Le Système européen d’échange de quotas d’émissions (SEQE-UE) a été créé en 2005 et comprend plus de  11.000 installations à travers l’Espace économique européen, englobant environ 40% des émissions de gaz à effet de serre (GES) de l’Europe. Le SEQE-UE est un système « de plafond et d’échange », le « plafond » déterminant le montant total de gaz à effet de serre que les entreprises ont le droit d’émettre. Conformément à ce plafond, qui diminue chaque année, les entreprises reçoivent ou achètent des quotas d’émissions qu’elles peuvent échanger au besoin.

Depuis ses débuts, le SEQE-UE souffre d’un surplus de quotas d’émissions, ce qui a conduit à un prix trop bas pour enclencher une transformation respectueuse du climat. Les principales causes à l’origine de ce signal-prix trop bas étaient les suivantes : un objectif général qui manque d’ambition,  la crise économique qui a commencé en 2008, et l’afflux de crédits internationaux. 

La pandémie de coronavirus et la récession économique qui en résulte ont initialement provoqué une nouvelle chute des prix, alors que ces derniers se maintenaient autour des 25 euros depuis 2 ou 3 ans.

La Réserve de Stabilité du Marché du SEQE-UE (RSM) absorbe les excès de quotas du marché et aide à résorber les surplus hérités du passé. Toutefois, comme nous l’avons constaté lors la pandémie, la RSM n’est actuellement pas armée pour faire face à des chocs soudains ou à d’autres surplus dans le futur.

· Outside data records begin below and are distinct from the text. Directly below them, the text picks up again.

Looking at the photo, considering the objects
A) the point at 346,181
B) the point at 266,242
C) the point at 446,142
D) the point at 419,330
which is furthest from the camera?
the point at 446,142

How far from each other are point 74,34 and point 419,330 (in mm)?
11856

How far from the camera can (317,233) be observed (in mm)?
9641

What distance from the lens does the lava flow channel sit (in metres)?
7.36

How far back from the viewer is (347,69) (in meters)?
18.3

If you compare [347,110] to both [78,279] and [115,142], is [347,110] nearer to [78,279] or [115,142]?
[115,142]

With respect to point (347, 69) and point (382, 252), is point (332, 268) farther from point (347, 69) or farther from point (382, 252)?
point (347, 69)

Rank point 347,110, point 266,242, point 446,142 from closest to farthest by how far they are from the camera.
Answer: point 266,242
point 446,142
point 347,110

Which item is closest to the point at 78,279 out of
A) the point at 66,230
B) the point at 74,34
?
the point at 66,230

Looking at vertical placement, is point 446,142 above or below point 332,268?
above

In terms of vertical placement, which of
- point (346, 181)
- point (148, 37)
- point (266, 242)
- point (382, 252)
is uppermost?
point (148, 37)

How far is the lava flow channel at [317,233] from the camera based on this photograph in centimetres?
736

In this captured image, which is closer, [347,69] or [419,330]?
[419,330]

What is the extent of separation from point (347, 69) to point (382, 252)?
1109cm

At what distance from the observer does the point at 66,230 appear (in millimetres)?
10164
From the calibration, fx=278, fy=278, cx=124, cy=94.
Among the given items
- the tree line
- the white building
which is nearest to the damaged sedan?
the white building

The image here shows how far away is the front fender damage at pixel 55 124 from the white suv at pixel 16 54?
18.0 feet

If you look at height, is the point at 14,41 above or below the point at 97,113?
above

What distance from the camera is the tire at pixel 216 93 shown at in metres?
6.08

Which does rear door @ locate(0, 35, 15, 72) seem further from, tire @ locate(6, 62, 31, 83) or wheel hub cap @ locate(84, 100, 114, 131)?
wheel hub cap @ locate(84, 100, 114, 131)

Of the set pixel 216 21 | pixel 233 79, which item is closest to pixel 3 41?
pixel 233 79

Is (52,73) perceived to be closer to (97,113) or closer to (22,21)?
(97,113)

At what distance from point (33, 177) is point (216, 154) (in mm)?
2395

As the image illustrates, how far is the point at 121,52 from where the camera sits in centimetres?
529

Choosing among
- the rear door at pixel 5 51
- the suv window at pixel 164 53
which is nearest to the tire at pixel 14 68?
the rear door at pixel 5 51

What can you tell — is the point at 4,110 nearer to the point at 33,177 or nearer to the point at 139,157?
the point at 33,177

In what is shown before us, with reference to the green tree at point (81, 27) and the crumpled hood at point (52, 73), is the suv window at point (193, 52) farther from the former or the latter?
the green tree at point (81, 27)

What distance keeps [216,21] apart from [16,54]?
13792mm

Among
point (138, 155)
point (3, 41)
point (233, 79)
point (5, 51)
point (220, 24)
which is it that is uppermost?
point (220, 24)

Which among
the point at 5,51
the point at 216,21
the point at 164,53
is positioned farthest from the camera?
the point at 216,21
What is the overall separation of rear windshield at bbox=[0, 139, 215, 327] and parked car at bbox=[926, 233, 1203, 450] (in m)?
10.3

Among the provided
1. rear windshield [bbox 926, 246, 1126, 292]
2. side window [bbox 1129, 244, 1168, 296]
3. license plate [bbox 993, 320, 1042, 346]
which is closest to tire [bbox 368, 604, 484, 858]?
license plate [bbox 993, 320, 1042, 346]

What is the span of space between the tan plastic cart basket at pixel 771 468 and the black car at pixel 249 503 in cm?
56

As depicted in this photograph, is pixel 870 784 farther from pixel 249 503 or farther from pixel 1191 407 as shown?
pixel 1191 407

A partir de 2021, le SEQE-UE sera révisé dans le cadre du nouveau Green Deal européen. Carbon Market Watch préconise une trajectoire de réduction des émissions plus marquée et un renforcement de la Réserve de stabilité du marché.

Dans le même temps, les gouvernements de l’UE pourraient participer au renforcement du système en annulant les quotas excédentaires lors de la fermeture de centrales électriques. Par ailleurs, la mise en place de prix planchers du carbone, que ce soit au niveau régional ou national, constituerait une mesure idéale de renforcement du SEQE-UE et fournirait les incitants nécessaires à une sortie progressive du charbon.